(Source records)
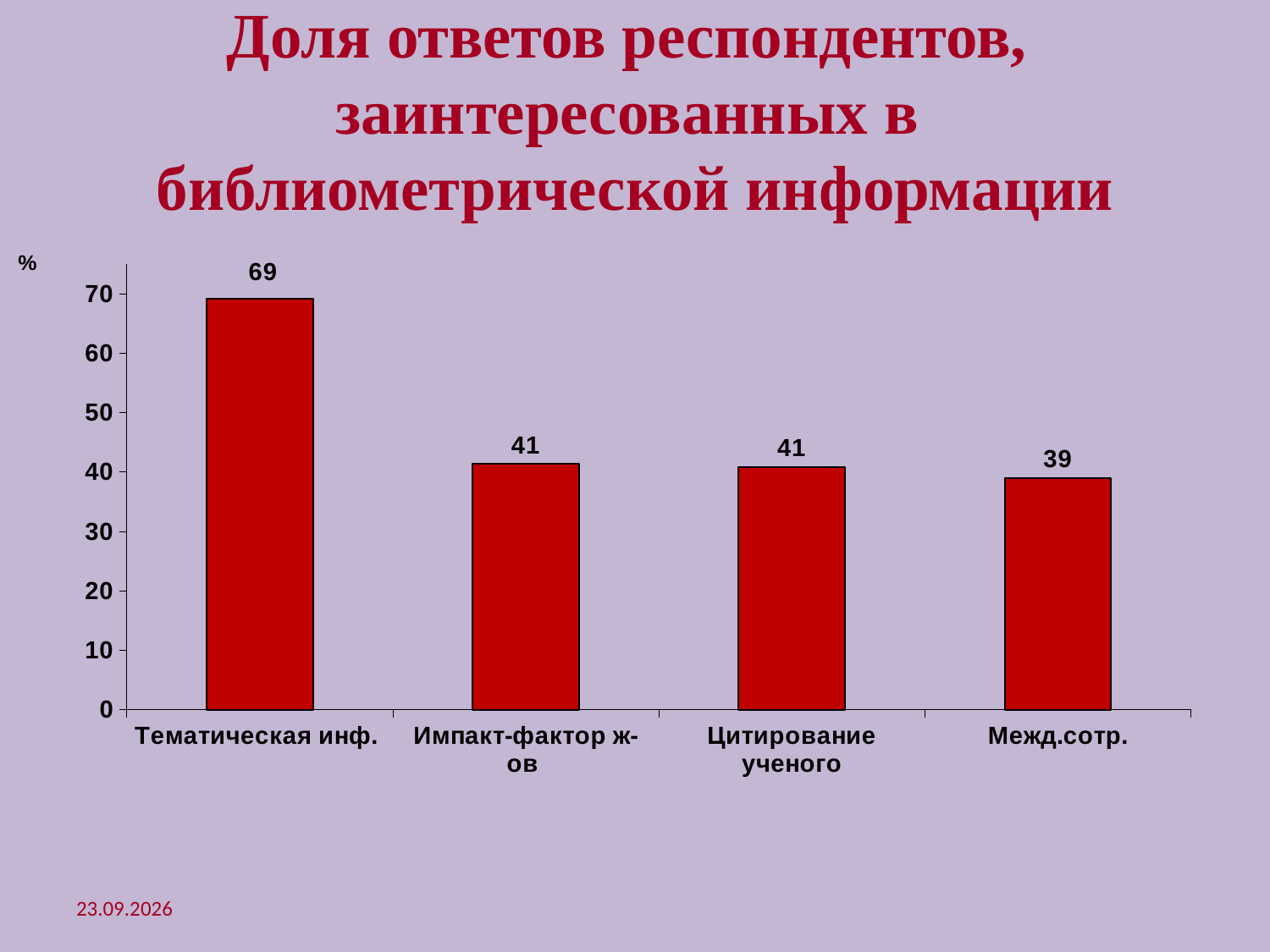
Which category has the highest value? Тематическая инф. What is the value for Межд.сотр.? 39 How many categories are shown on the chart? 4 Which category has the lowest value? Межд.сотр. What kind of chart is shown on the slide? bar chart What unit is shown on the vertical axis label? % What is the value for Тематическая инф.? 69 What is the value for Цитирование ученого? 41 What is the difference between the values for Тематическая инф. and Импакт-фактор ж-ов? 28 Is the value for Импакт-фактор ж-ов greater or less than 50? less Which is larger, the value for Тематическая инф. or the value for Межд.сотр.? Тематическая инф. What is the difference between the values for Цитирование ученого and Межд.сотр.? 2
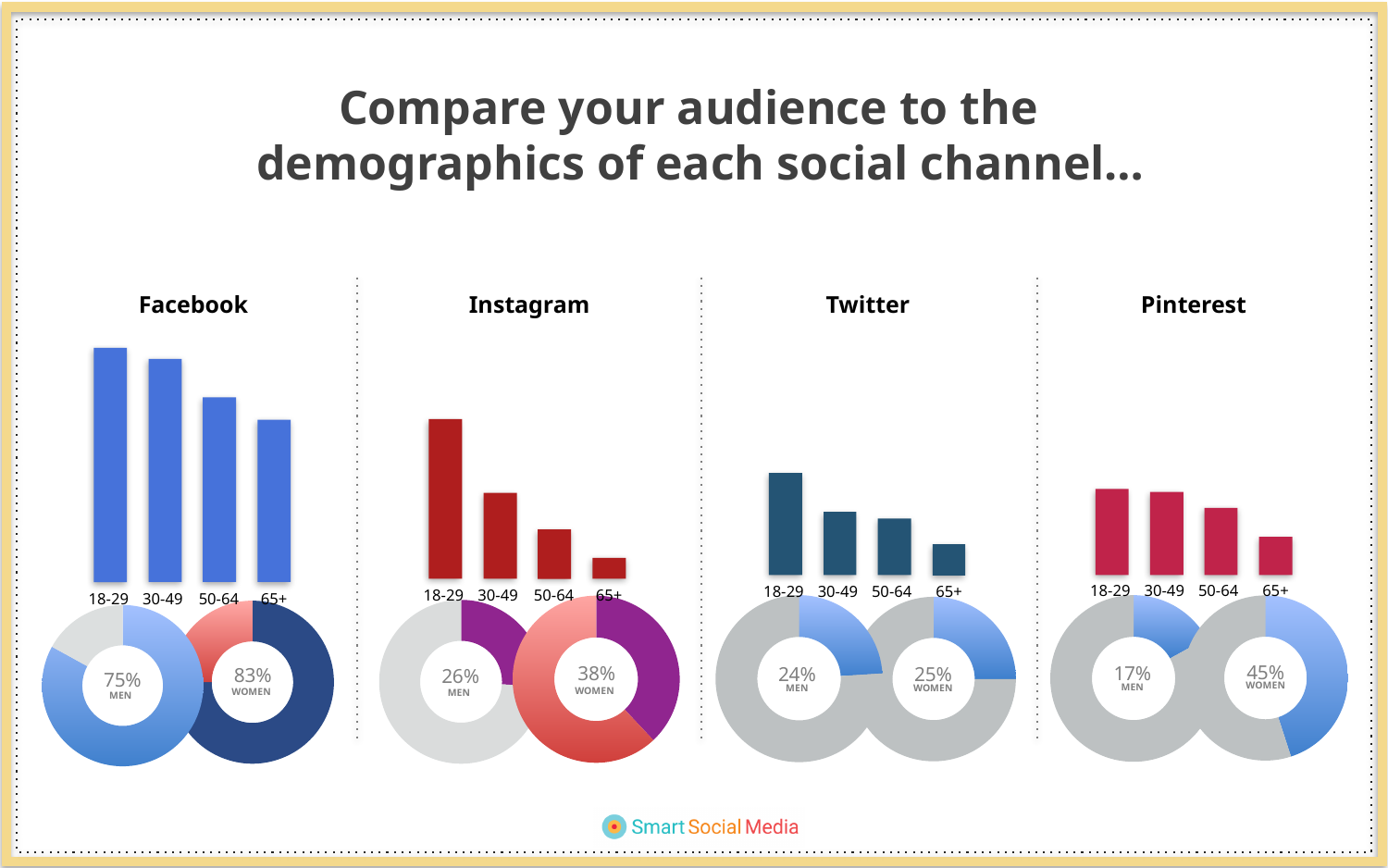
On the Facebook donut charts, what percentage is shown for women? 83% On the Facebook donut charts, what is the difference between the women's and men's percentages? 8% On the Instagram donut charts, which is larger, the men's or the women's percentage? Women On the Twitter donut charts, what percentage is shown for men? 24% How many age-group bars are in the Twitter bar chart? 4 On the Instagram donut charts, what percentage is shown for men? 26% In the Instagram bar chart, which age group has the tallest bar? 18-29 In the Pinterest bar chart, do the bar heights rise or fall from 18-29 to 65+? Fall On the Pinterest donut charts, what percentage is shown for women? 45% In the Facebook bar chart, which age group has the shortest bar? 65+ On the Pinterest donut charts, what is the difference between the women's and men's percentages? 28% Across the four channels' men's donut charts, which channel has the lowest men's percentage? Pinterest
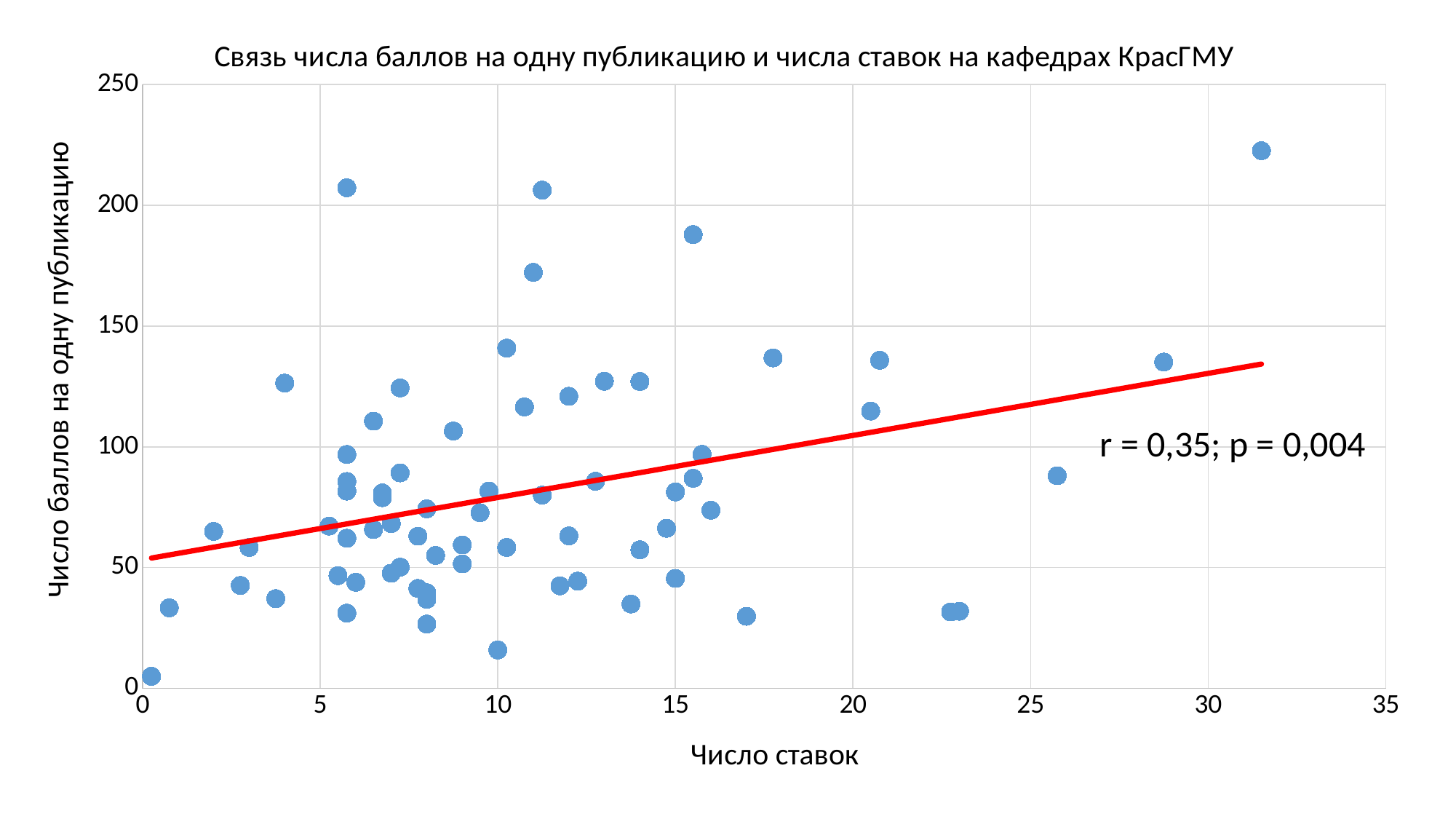
What kind of chart is shown on the slide? scatter plot Is the value for the point at about 26 ставок greater or less than 100? less Does the red trend line rise or fall as the number of ставок increases along the x axis? rises Is the value for the rightmost point (the one with the largest number of ставок) greater or less than 200? greater Which has the higher number of баллов: the rightmost point or the leftmost point? the rightmost point What correlation coefficient and p-value are printed on the chart? r = 0,35; p = 0,004 Is the value for the highest point near 15–16 ставок greater or less than 150? greater What is the title of the chart? Связь числа баллов на одну публикацию и числа ставок на кафедрах КрасГМУ Is the lowest point on the chart located at the far left or the far right of the x axis? far left Does the point with the largest number of ставок have the highest or the lowest number of баллов on the chart? highest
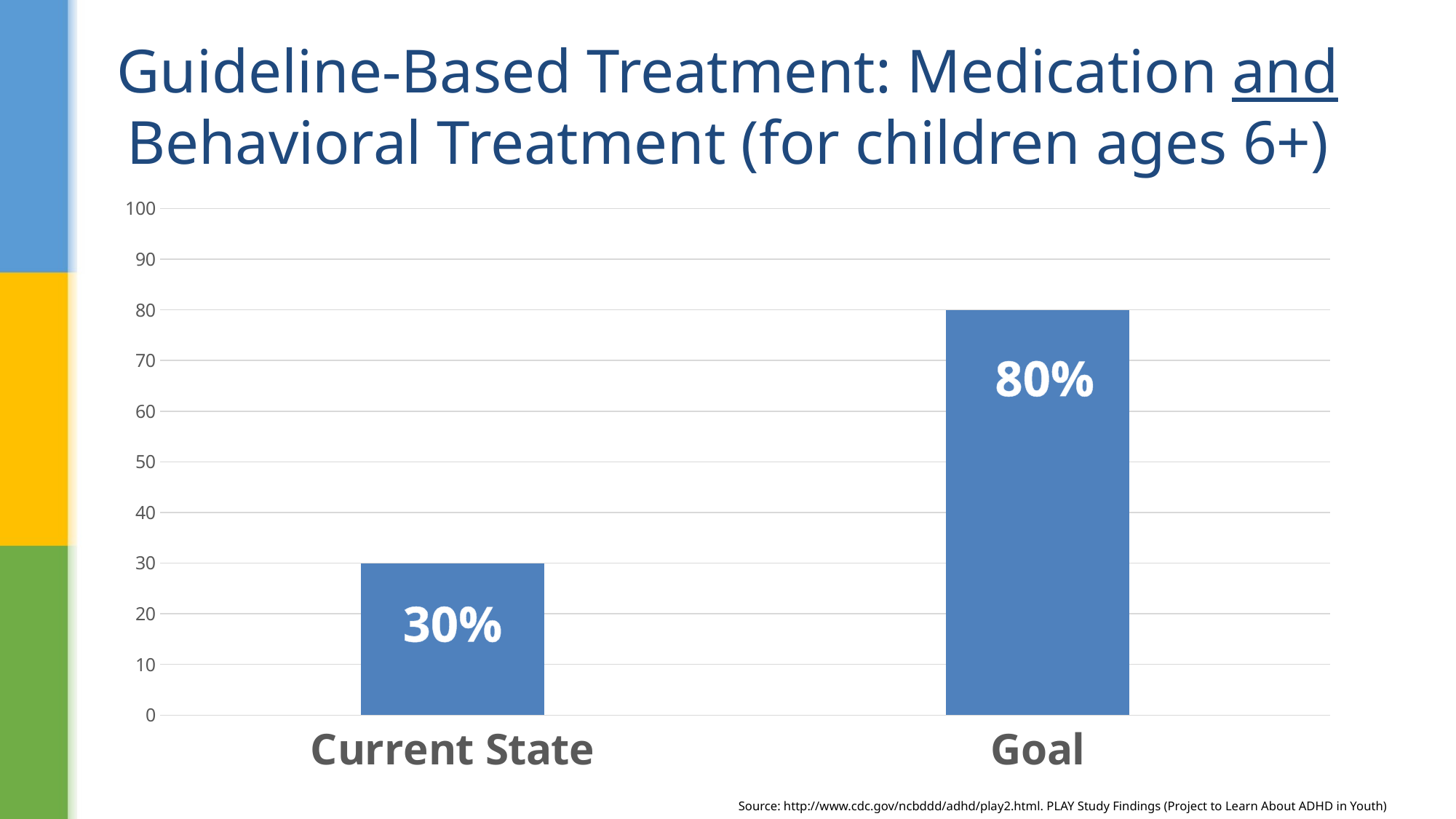
What is the value for Goal? 80% What is the maximum value shown on the y axis? 100 What is the value for Current State? 30% Is the value for Goal greater or less than 70? greater Which category has the highest value? Goal Which category has the lowest value? Current State Which is larger, the value for Current State or the value for Goal? Goal How many categories are shown on the x axis? 2 What is the difference between the Goal value and the Current State value? 50% What kind of chart is shown on the slide? bar chart Is the value for Current State greater or less than 50? less Do the values rise or fall from Current State to Goal? rise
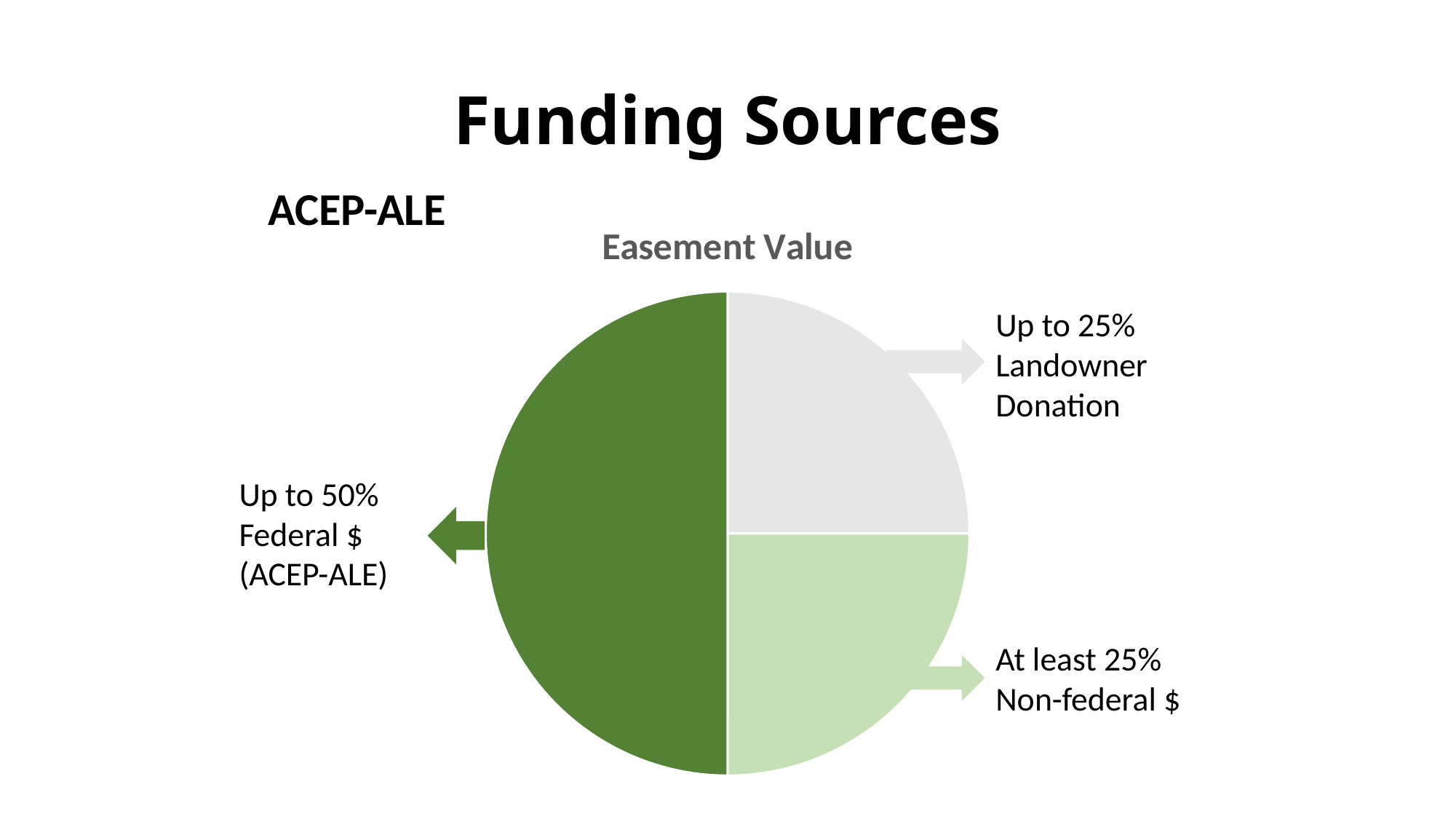
Which slice is shown in dark green? Federal $ (ACEP-ALE) Which is larger, the Federal $ (ACEP-ALE) slice or the Landowner Donation slice? Federal $ (ACEP-ALE) Is the Federal $ (ACEP-ALE) share greater or less than 40%? greater Which slice of the pie chart is the largest? Federal $ (ACEP-ALE) What is the difference in percentage points between the Federal $ (ACEP-ALE) share and the Non-federal $ share? 25% How many slices does the pie chart have? 3 What kind of chart is shown on the slide? Pie chart What is the title of the chart? Easement Value What share of the easement value is labelled for Non-federal $? At least 25% What share of the easement value is labelled for Landowner Donation? Up to 25% What share of the easement value is labelled for Federal $ (ACEP-ALE)? Up to 50%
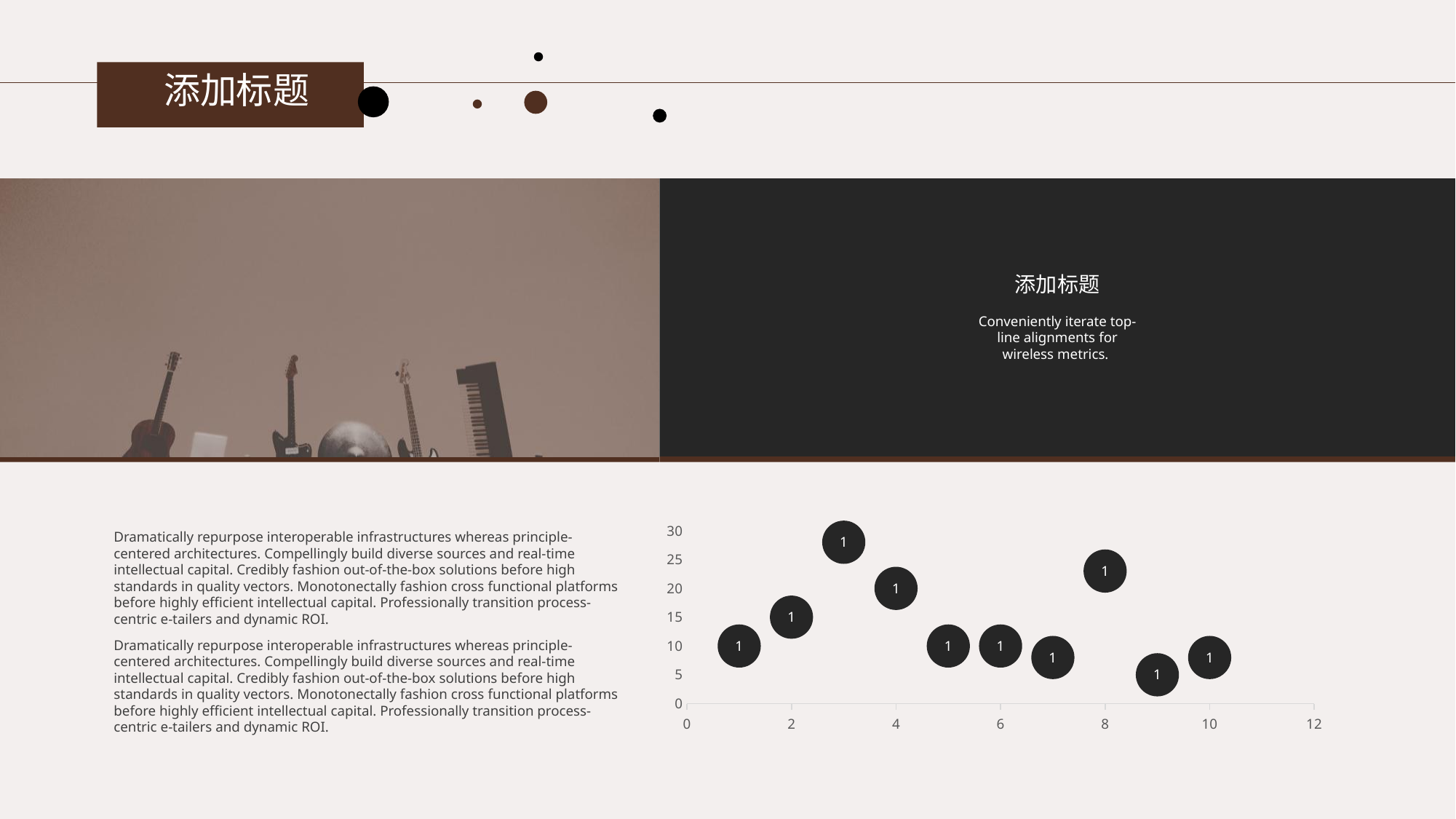
Which bubble is higher on the y axis, the one at x = 2 or the one at x = 4? x = 4 At which x value is the highest bubble in the chart? 3 At which x value is the lowest bubble in the chart? 9 Is the y value of the bubble at x = 1 greater or less than 15? less Which bubble is higher on the y axis, the one at x = 3 or the one at x = 8? x = 3 What data label is printed inside each bubble in the chart? 1 Is the y value of the bubble at x = 9 greater or less than 10? less Is the y value of the bubble at x = 8 greater or less than 20? greater What kind of chart is shown at the bottom right of the slide? bubble chart What is the highest value shown on the chart's y axis? 30 How many bubbles are plotted in the chart? 10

(Task goal)
Please quote all of the data above word for word, leaving out the pictures.

(Written response)
Which category has the highest value? Тематическая инф. What is the value for Межд.сотр.? 39 How many categories are shown on the chart? 4 Which category has the lowest value? Межд.сотр. What kind of chart is shown on the slide? bar chart What unit is shown on the vertical axis label? % What is the value for Тематическая инф.? 69 What is the value for Цитирование ученого? 41 What is the difference between the values for Тематическая инф. and Импакт-фактор ж-ов? 28 Is the value for Импакт-фактор ж-ов greater or less than 50? less Which is larger, the value for Тематическая инф. or the value for Межд.сотр.? Тематическая инф. What is the difference between the values for Цитирование ученого and Межд.сотр.? 2
On the Facebook donut charts, what percentage is shown for women? 83% On the Facebook donut charts, what is the difference between the women's and men's percentages? 8% On the Instagram donut charts, which is larger, the men's or the women's percentage? Women On the Twitter donut charts, what percentage is shown for men? 24% How many age-group bars are in the Twitter bar chart? 4 On the Instagram donut charts, what percentage is shown for men? 26% In the Instagram bar chart, which age group has the tallest bar? 18-29 In the Pinterest bar chart, do the bar heights rise or fall from 18-29 to 65+? Fall On the Pinterest donut charts, what percentage is shown for women? 45% In the Facebook bar chart, which age group has the shortest bar? 65+ On the Pinterest donut charts, what is the difference between the women's and men's percentages? 28% Across the four channels' men's donut charts, which channel has the lowest men's percentage? Pinterest
What kind of chart is shown on the slide? scatter plot Is the value for the point at about 26 ставок greater or less than 100? less Does the red trend line rise or fall as the number of ставок increases along the x axis? rises Is the value for the rightmost point (the one with the largest number of ставок) greater or less than 200? greater Which has the higher number of баллов: the rightmost point or the leftmost point? the rightmost point What correlation coefficient and p-value are printed on the chart? r = 0,35; p = 0,004 Is the value for the highest point near 15–16 ставок greater or less than 150? greater What is the title of the chart? Связь числа баллов на одну публикацию и числа ставок на кафедрах КрасГМУ Is the lowest point on the chart located at the far left or the far right of the x axis? far left Does the point with the largest number of ставок have the highest or the lowest number of баллов on the chart? highest
What is the value for Goal? 80% What is the maximum value shown on the y axis? 100 What is the value for Current State? 30% Is the value for Goal greater or less than 70? greater Which category has the highest value? Goal Which category has the lowest value? Current State Which is larger, the value for Current State or the value for Goal? Goal How many categories are shown on the x axis? 2 What is the difference between the Goal value and the Current State value? 50% What kind of chart is shown on the slide? bar chart Is the value for Current State greater or less than 50? less Do the values rise or fall from Current State to Goal? rise
Which slice is shown in dark green? Federal $ (ACEP-ALE) Which is larger, the Federal $ (ACEP-ALE) slice or the Landowner Donation slice? Federal $ (ACEP-ALE) Is the Federal $ (ACEP-ALE) share greater or less than 40%? greater Which slice of the pie chart is the largest? Federal $ (ACEP-ALE) What is the difference in percentage points between the Federal $ (ACEP-ALE) share and the Non-federal $ share? 25% How many slices does the pie chart have? 3 What kind of chart is shown on the slide? Pie chart What is the title of the chart? Easement Value What share of the easement value is labelled for Non-federal $? At least 25% What share of the easement value is labelled for Landowner Donation? Up to 25% What share of the easement value is labelled for Federal $ (ACEP-ALE)? Up to 50%
Which bubble is higher on the y axis, the one at x = 2 or the one at x = 4? x = 4 At which x value is the highest bubble in the chart? 3 At which x value is the lowest bubble in the chart? 9 Is the y value of the bubble at x = 1 greater or less than 15? less Which bubble is higher on the y axis, the one at x = 3 or the one at x = 8? x = 3 What data label is printed inside each bubble in the chart? 1 Is the y value of the bubble at x = 9 greater or less than 10? less Is the y value of the bubble at x = 8 greater or less than 20? greater What kind of chart is shown at the bottom right of the slide? bubble chart What is the highest value shown on the chart's y axis? 30 How many bubbles are plotted in the chart? 10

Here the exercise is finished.